## [Required work]
Whenever the string "many" appears in a line below, please copy the line out.

Start of Block

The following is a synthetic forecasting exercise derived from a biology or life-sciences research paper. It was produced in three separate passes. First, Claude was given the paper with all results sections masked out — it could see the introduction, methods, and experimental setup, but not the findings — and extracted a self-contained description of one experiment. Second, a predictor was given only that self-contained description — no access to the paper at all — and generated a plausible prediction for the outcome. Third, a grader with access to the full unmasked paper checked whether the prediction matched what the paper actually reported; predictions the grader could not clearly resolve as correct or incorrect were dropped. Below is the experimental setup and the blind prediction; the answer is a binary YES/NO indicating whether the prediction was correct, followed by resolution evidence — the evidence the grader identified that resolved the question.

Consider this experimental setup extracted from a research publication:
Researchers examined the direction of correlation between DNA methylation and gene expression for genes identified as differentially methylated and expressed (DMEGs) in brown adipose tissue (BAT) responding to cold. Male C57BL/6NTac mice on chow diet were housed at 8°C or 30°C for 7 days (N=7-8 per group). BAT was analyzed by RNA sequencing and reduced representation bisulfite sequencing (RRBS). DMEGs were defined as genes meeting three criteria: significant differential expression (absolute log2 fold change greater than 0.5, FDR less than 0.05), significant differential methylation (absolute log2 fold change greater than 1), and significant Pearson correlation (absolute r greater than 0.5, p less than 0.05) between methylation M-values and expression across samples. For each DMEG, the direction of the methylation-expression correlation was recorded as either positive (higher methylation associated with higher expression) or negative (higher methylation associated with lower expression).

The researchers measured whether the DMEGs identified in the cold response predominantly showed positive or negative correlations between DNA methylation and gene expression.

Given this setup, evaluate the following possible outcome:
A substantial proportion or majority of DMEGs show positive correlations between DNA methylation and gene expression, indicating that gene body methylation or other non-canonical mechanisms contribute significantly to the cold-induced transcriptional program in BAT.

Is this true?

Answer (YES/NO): NO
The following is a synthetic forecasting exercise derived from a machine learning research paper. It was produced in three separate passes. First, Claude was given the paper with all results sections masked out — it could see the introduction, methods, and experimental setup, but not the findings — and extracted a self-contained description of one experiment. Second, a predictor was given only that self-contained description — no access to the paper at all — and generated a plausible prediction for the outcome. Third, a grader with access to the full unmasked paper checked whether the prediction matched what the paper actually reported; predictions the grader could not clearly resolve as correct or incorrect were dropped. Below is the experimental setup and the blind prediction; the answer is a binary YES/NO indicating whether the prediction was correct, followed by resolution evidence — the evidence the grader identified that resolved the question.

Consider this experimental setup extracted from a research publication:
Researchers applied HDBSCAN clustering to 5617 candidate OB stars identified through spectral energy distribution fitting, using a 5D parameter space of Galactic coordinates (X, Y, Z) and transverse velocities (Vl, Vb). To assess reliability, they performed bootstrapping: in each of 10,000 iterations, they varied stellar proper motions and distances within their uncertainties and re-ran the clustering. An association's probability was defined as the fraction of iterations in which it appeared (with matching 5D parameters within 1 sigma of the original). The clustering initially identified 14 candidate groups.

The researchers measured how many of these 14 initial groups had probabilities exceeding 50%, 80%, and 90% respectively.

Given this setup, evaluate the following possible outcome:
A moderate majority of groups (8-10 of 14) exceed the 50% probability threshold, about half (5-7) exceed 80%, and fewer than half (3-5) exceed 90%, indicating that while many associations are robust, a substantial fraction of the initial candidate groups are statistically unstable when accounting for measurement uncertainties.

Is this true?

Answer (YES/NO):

End of Block

## [Task response]
The researchers measured how many of these 14 initial groups had probabilities exceeding 50%, 80%, and 90% respectively.
A moderate majority of groups (8-10 of 14) exceed the 50% probability threshold, about half (5-7) exceed 80%, and fewer than half (3-5) exceed 90%, indicating that while many associations are robust, a substantial fraction of the initial candidate groups are statistically unstable when accounting for measurement uncertainties.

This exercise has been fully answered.